Extrait:
Déjeunant, hier, avec le général d’armée, Jean Cot, ancien commandant de la 1er armée et ancien commandant de la FORPRONU, je lui ai demandé l’autorisation de publier sur ce blog, l’opinion qu’il vient d’exprimer sur ce sujet. Avec un sourire, il m’a, sans hésitation, accordé cette autorisation. Je publie ce texte sans tarder. Le général précise que « vous y relèverez peut être un zest d’humour et une pince d’impertinence. Tout ce qui a été écrit sur ce sujet par ceux, dont moi, qui ne souscrivent pas au discours officiel, n’a servi à rien. C’est pourquoi je me suis essayé à un discours plus léger…qui n’aura pas plus d’impact sur ce qui arrêté depuis longtemps, mais pour la rédaction duquel je me suis fait plaisir. »
Je suis également heureux de contribuer à ce plaisir ! Enfin, je recommande au lecteur de lire avec beaucoup d’attention la citation du général de Gaulle qui est intemporelle et prophétique. Il est bien entendu que chacun a le droit, et le devoir, de penser ce qu’il veut sur ce sujet. Toutes les opinions sont honorables et seul l’avenir permettra de trancher et de dire qui avait raison.
La France dans l’Otan. Enfin !
Le président de la République a confirmé le retour de la France dans l’Otan, le 11 mars 2009, à l’Ecole militaire. J’y étais. Ce fut une bien belle journée !
Vingt intervenants ont précédé le chef de l’Etat : des députés, des diplomates, un militaire, des universitaires, six étrangers.
Monsieur Solana, haut représentant pour la Pesc a dit qu’il était très content : il fut naguère Secrétaire général de l’Otan.
Monsieur Jaap de Hoop Scheffer, Secrétaire général de l’Otan, a dit qu’il était très très content.

Enregistrements fournis:
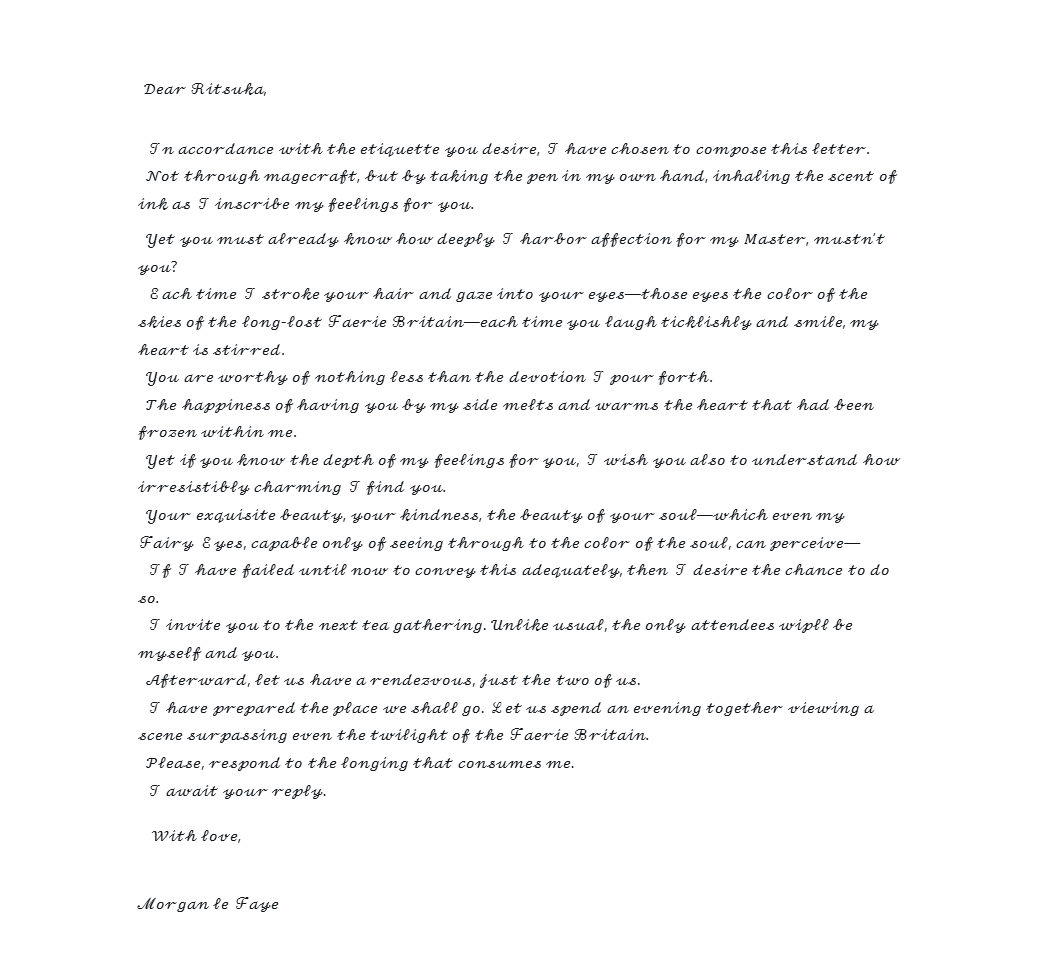 Dear Ritsuka,

In accordance with the etiquette you desire, I have chosen to compose this letter.
Not through magecraft, but by taking the pen in my own hand, inhaling the scent of ink as I inscribe my feelings for you.

Yet you must already know how deeply I harbor affection for my Master, mustn't you?
Each time I stroke your hair and gaze into your eyes—those eyes the color of the skies of the long-lost Faerie Britain—each time you laugh ticklishly and smile, my heart is stirred.
You are worthy of nothing less than the devotion I pour forth.
The happiness of having you by my side melts and warms the heart that had been frozen within me.
Yet if you know the depth of my feelings for you, I wish you also to understand how irresistibly charming I find you.
Your exquisite beauty, your kindness, the beauty of your soul—which even my Fairy Eyes, capable only of seeing through to the color of the soul, can perceive—
If I have failed until now to convey this adequately, then I desire the chance to do so.
I invite you to the next tea gathering. Unlike usual, the only attendees wipll be myself and you.
Afterward, let us have a rendezvous, just the two of us.
I have prepared the place we shall go. Let us spend an evening together viewing a scene surpassing even the twilight of the Faerie Britain.
Please, respond to the longing that consumes me.
I await your reply.

With love,

Morgan le Faye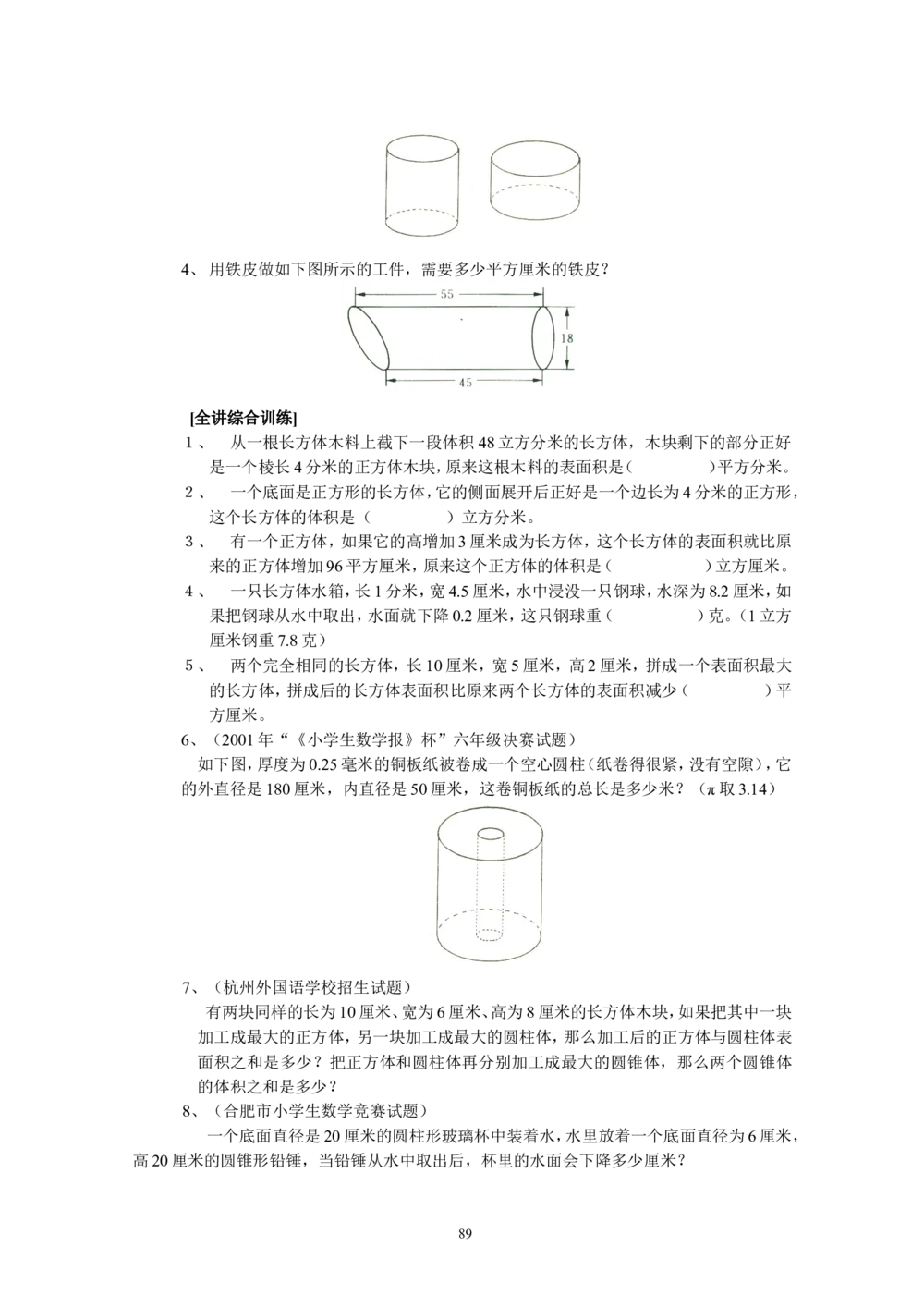 4、用铁皮做如下图所示的工件，需要多少平方厘米的铁皮？

55

18

45

[全讲综合训练]

1、 从一根长方体木料上截下一段体积48立方分米的长方体，木块剩下的部分正好是一个棱长4分米的正方体木块，原来这根木料的表面积是（　　　）平方分米。

2、 一个底面是正方形的长方体，它的侧面展开后正好是一个边长为4分米的正方形，这个长方体的体积是（　　　）立方分米。

3、 有一个正方体，如果它的高增加3厘米成为长方体，这个长方体的表面积就比原来的正方体增加96平方厘米，原来这个正方体的体积是（　　　）立方厘米。

4、 一只长方体水箱，长1分米，宽4.5厘米，水中浸没一只钢球，水深为8.2厘米，如果把钢球从水中取出，水面就下降0.2厘米，这只钢球重（　　　）克。（1立方厘米钢重7.8克）

5、 两个完全相同的长方体，长10厘米，宽5厘米，高2厘米，拼成一个表面积最大的长方体，拼成后的长方体表面积比原来两个长方体的表面积减少（　　　）平方厘米。

6、（2001年“《小学生数学报》杯”六年级决赛试题）

如下图，厚度为0.25毫米的铜板纸被卷成一个空心圆柱（纸卷得很紧，没有空隙），它的外直径是180厘米，内直径是50厘米，这卷铜板纸的总长是多少米？（π取3.14）

7、（杭州外国语学校招生试题）

有两块同样的长为10厘米、宽为6厘米、高为8厘米的长方体木块，如果把其中一块加工成最大的正方体，另一块加工成最大的圆柱体，那么加工后的正方体与圆柱体表面积之和是多少？把正方体和圆柱体再分别加工成最大的圆锥体，那么两个圆锥体的体积之和是多少？

8、（合肥市小学生数学竞赛试题）

一个底面直径是20厘米的圆柱形玻璃杯中装着水，水里放着一个底面直径为6厘米，高20厘米的圆锥形铅锤，当铅锤从水中取出后，杯里的水面会下降多少厘米？

89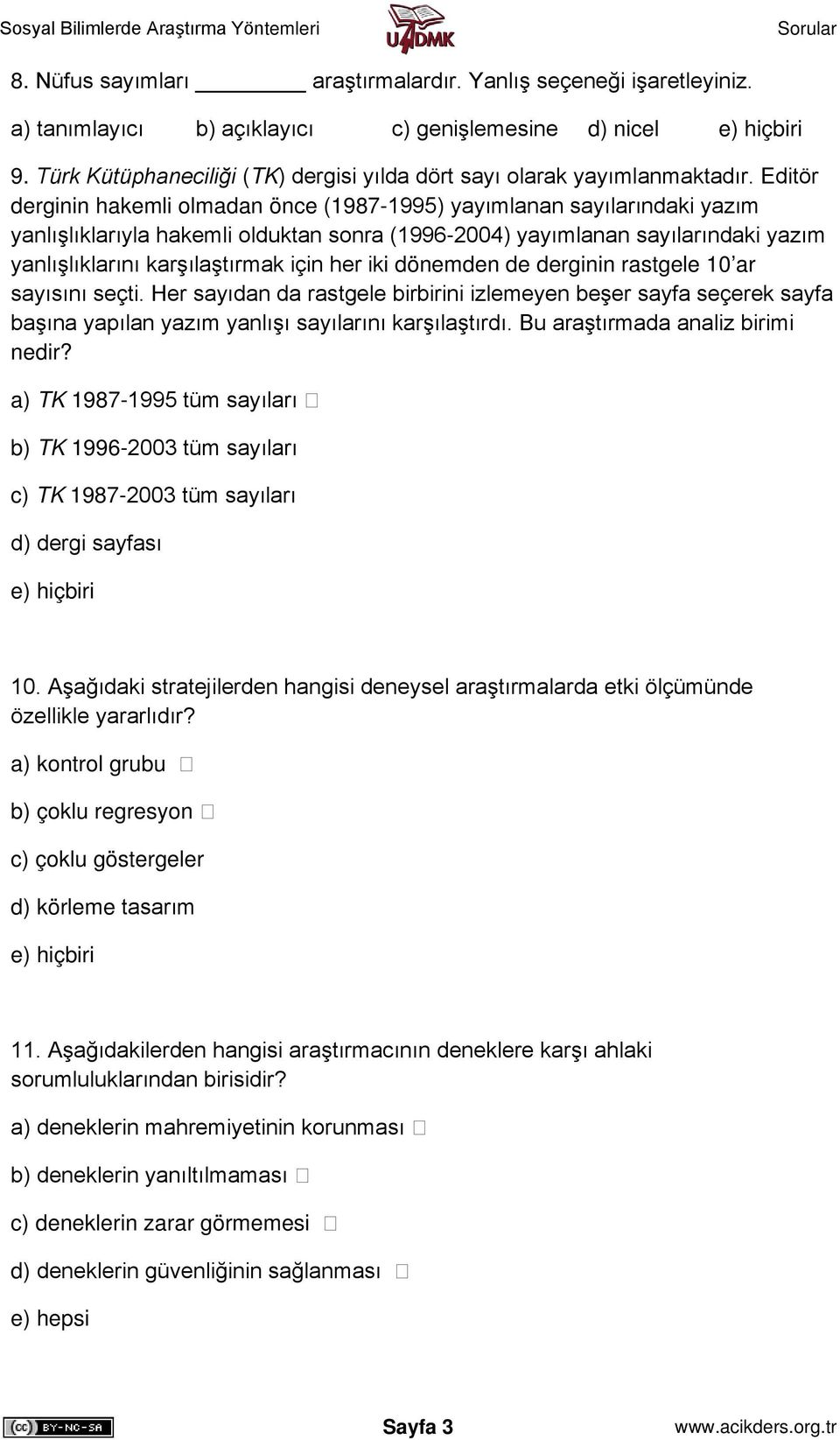 Sosyal Bilimlerde Araştırma Yöntemleri U4DMK Sorular

8. Nüfus sayımları _______ araştırmalardır. Yanlış seçeneği işaretleyiniz.

a) tanımlayıcı b) açıklayıcı c) genişlemesine d) nicel e) hiçbiri

9. Türk Kütüphaneciliği (TK) dergisi yılda dört sayı olarak yayımlanmaktadır. Editör derginin hakemli olmadan önce (1987-1995) yayımlanan sayılarındaki yazım yanlışlıklarıyla hakemli olduktan sonra (1996-2004) yayımlanan sayılarındaki yazım yanlışlıklarını karşılaştırmak için her iki dönemden de derginin rastgele 10'ar sayısını seçti. Her sayıdan da rastgele birbirini izlemeyen beşer sayfa seçerek sayfa başına yapılan yazım yanlışı sayılarını karşılaştırdı. Bu araştırmada analiz birimi nedir?

a) TK 1987-1995 tüm sayıları

b) TK 1996-2003 tüm sayıları

c) TK 1987-2003 tüm sayıları

d) dergi sayfası

e) hiçbiri

10. Aşağıdaki stratejilerden hangisi deneysel araştırmalarda etki ölçümünde özellikle yararlıdır?

a) kontrol grubu

b) çoklu regresyon

c) çoklu göstergeler

d) körleme tasarım

e) hiçbiri

11. Aşağıdakilerden hangisi araştırmacının deneklere karşı ahlaki sorumluluklarından birisidir?

a) deneklerin mahremiyetinin korunması

b) deneklerin yanıltılmaması

c) deneklerin zarar görmemesi

d) deneklerin güvenliğinin sağlanması

e) hepsi

BY-NC-SA Sayfa 3 www.acikders.org.tr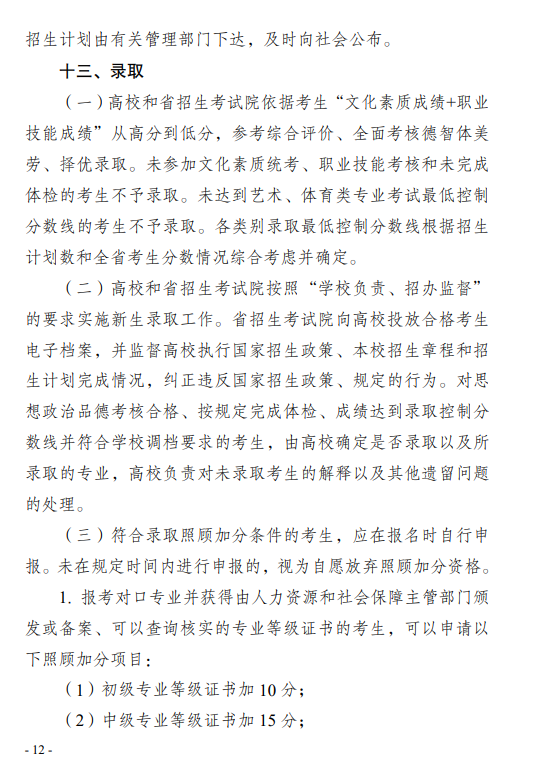 招生计划由有关管理部门下达，及时向社会公布。

十三、录取

（一）高校和省招生考试院依据考生“文化素质成绩+职业技能成绩”从高分到低分，参考综合评价、全面考核德智体美劳、择优录取。未参加文化素质统考、职业技能考核和未完成体检的考生不予录取。未达到艺术、体育类专业考试最低控制分数线的考生不予录取。各类别录取最低控制分数线根据招生计划数和全省考生分数情况综合考虑并确定。

（二）高校和省招生考试院按照“学校负责、招办监督”的要求实施新生录取工作。省招生考试院向高校投放合格考生电子档案，并监督高校执行国家招生政策、本校招生章程和招生计划完成情况，纠正违反国家招生政策、规定的行为。对思想政治品德考核合格、按规定完成体检、成绩达到录取控制分数线并符合学校调档要求的考生，由高校确定是否录取以及所录取的专业，高校负责对未录取考生的解释以及其他遗留问题的处理。

（三）符合录取照顾加分条件的考生，应在报名时自行申报。未在规定时间内进行申报的，视为自愿放弃照顾加分资格。

1. 报考对口专业并获得由人力资源和社会保障主管部门颁发或备案、可以查询核实的专业等级证书的考生，可以申请以下照顾加分项目：

（1）初级专业等级证书加 10 分；

（2）中级专业等级证书加 15 分；

- 12 -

Tâches à effectuer:
1. Traduisez en anglais cette phrase de l'extrait sur le retour de la France dans l'Otan : « Le président de la République a confirmé le retour de la France dans l'Otan, le 11 mars 2009, à l'Ecole militaire. »
2. D'après l'extrait sur le retour de la France dans l'Otan, quelles catégories d'intervenants ont précédé le chef de l'Etat ? Énumérez-les toutes.
3. Poursuivez l'extrait sur le retour de la France dans l'Otan après sa dernière phrase, en gardant le même ton léger.

Liste des réponses:
1. The President of the Republic confirmed France's return to NATO on March 11, 2009, at the École militaire.

2.
- des députés
- des diplomates
- un militaire
- des universitaires
- six étrangers

3.
Monsieur Kurt Volker, ambassadeur, représentant permanent des Etats-Unis auprès de l’Otan a dit qu’il était très très très content.
Monsieur Kouchner, ministre des Affaires étrangères et européennes a assez mal lu un discours assez confus, c’est en tout cas ce qui se disait autour de moi.
Monsieur Morin, ministre de la Défense a dit, en moins bien, ce qui est normal, ce que le Président dira plus tard.
Messieurs Richard (ancien ministre socialiste de la Défense) et Boucheron (ancien président socialiste de la commission de la Défense à l’Assemblée nationale) avaient aussi été conviés à s’exprimer. Ils étaient les seuls, sur vingt intervenants, à ne pas partager le même enthousiasme que le Président sur ce retour dans l’Otan. Ils ont dit des choses intéressantes mais furent tellement pondérés et mesurés, qu’ils ne pouvaient faire le poids face à la fougue des « atlantistes ». Je comprends très bien qu’il eut été déplacé que des intervenants plus vigoureux, comme monsieur de Villepin ou monsieur Bayrou par exemple, gâchent une aussi belle journée de propagande.
A la fin de la journée, donc, le Président a dit des choses très importantes. Voici l’essentiel de ce que j’en ai retenu, avec mes modestes commentaires.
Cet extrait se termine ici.